Lembo says bulk medication purchases could save $66M next year

It will barely dent the largest budget deficit in Connecticut history, but state Comptroller Kevin Lembo today said the state can save between $66 million and $80 million next year simply by better coordinating how government purchases prescription medication.

Lembo, who took office in January, will ask the General Assembly to place authority for the roughly 9 million prescription purchases the Department of Social Services makes each year under his office. The comptroller, whose agency makes between 3 million and 4 million prescription buys annually, said the savings that could be negotiated by bulk purchasing and volume-related discounts are too large to ignore.

"We must seize this savings immediately," he said, calling the proposal "an important step toward financial efficiency in state government."

The comptroller's office under Lembo's predecessor, Nancy Wyman, began the gradual expansion of bulk purchasing of prescription drugs, offering voluntarily pooling programs to help cities and towns, nonprofits and small businesses to reduce costs. Wyman, who now serves as lieutenant governor, had raised the prospect of coordinated drug purchases with DSS under former Gov. M. Jodi Rell's administration, but no agreement had been reached.

Merging the two largest medication purchasing programs in state government was a logical extension of that effort, Lembo added.

The Department of Social Services purchases prescriptions for patients served by Medicaid, HUSKY, the Connecticut Pharmaceutical Assistance Contract to the Elderly and other health care programs for the poor, elderly and disabled. The comptroller purchases medications for state employees, retirees and their dependents.

Lembo said he is confident that these purchasing efforts could be merged without triggering changes in coverage or price for state employees, retirees or health care program recipients.

"What we're talking about is a change in the back end of the process" where the purchases are made, he said. "The front end ... will remain the same."

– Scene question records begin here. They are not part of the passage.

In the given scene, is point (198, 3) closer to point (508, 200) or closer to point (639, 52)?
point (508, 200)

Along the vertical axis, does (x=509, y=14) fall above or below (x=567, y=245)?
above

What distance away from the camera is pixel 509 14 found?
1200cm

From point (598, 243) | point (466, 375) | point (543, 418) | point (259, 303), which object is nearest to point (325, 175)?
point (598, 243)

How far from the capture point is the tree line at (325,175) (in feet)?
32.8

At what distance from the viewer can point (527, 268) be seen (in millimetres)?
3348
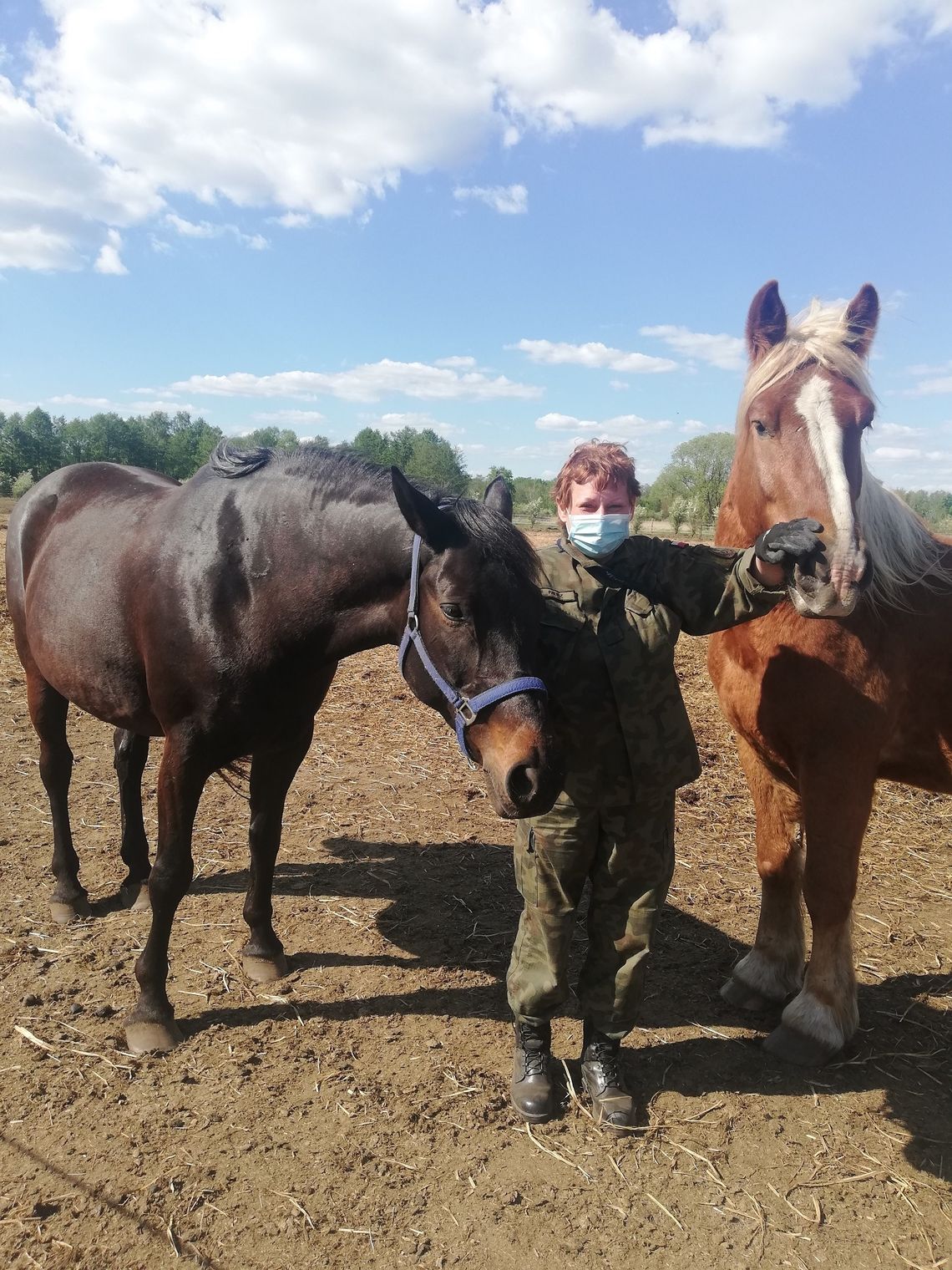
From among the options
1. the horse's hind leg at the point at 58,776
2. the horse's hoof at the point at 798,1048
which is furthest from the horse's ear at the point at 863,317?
the horse's hind leg at the point at 58,776

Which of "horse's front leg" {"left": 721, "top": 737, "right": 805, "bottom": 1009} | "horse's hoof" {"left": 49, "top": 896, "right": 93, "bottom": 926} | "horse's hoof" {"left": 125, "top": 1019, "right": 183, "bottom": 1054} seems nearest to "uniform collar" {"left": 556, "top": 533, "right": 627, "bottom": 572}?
"horse's front leg" {"left": 721, "top": 737, "right": 805, "bottom": 1009}

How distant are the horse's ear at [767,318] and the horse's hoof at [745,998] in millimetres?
2641

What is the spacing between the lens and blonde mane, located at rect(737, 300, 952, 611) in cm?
259

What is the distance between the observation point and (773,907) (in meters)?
3.23

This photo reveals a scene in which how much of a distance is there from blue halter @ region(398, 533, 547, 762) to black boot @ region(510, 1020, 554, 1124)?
108 centimetres

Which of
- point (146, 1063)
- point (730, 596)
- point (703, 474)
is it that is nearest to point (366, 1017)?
point (146, 1063)

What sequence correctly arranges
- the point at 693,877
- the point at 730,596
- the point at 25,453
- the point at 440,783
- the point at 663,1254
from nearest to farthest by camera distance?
the point at 663,1254, the point at 730,596, the point at 693,877, the point at 440,783, the point at 25,453

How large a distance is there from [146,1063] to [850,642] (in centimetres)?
303

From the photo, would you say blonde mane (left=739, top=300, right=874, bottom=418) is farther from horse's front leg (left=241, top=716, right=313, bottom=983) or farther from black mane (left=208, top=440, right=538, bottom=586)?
horse's front leg (left=241, top=716, right=313, bottom=983)

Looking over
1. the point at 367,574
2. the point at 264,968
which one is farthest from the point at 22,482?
the point at 367,574

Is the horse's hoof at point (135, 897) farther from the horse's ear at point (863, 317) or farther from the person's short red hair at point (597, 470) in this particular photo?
the horse's ear at point (863, 317)

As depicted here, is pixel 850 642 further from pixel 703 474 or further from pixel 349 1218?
pixel 703 474

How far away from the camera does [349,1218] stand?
2.08 m

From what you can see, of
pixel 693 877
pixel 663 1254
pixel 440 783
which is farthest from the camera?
pixel 440 783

Lembo said he is confident that at least the $66.5 million savings could be achieved as early as the next fiscal year, which begins July 1, if Gov. Dannel P. Malloy's administration and the legislature move quickly on the proposal.

There is the potential to increase the savings further, possibly by another $13 million, Lembo said. That would depend on whether the state can equalize the dispensing fees paid to pharmacists for filling prescriptions. Right now they are paid more for Medicaid patients' prescriptions than for those for state employees and retirees. If the state can negotiate a reduced dispensing fee for the formr group without changing patient coverage, the $66.5 million savings could be expanded, he said.

Malloy's budget agency, the Office of Policy and Management, has been briefed on the proposal and "I don't anticipate much push-back," Lembo said.

OPM Secretary Benjamin Barnes, Malloy's budget director, said the administration is looking carefully at the comptroller's plan, adding it has the potential to become a "very progressive example" of the efficiency in government Malloy has been calling for.

Medicaid represents one of the single-largest and fastest-growing components of the overall state budget, about $4 billion out of $19.01 billion. "Finding a cheaper way to buy pharmaceuticals for our Medicaid clients is a very important part our overall efforts to control Medicaid costs," Barnes added.

Malloy must submit a plan to the legislature on Feb. 16 to close a $3.67 billion deficit projected for 2011-12 when he proposes the first budget of his administration. The shortfall is equal to nearly one-fifth of all current spending.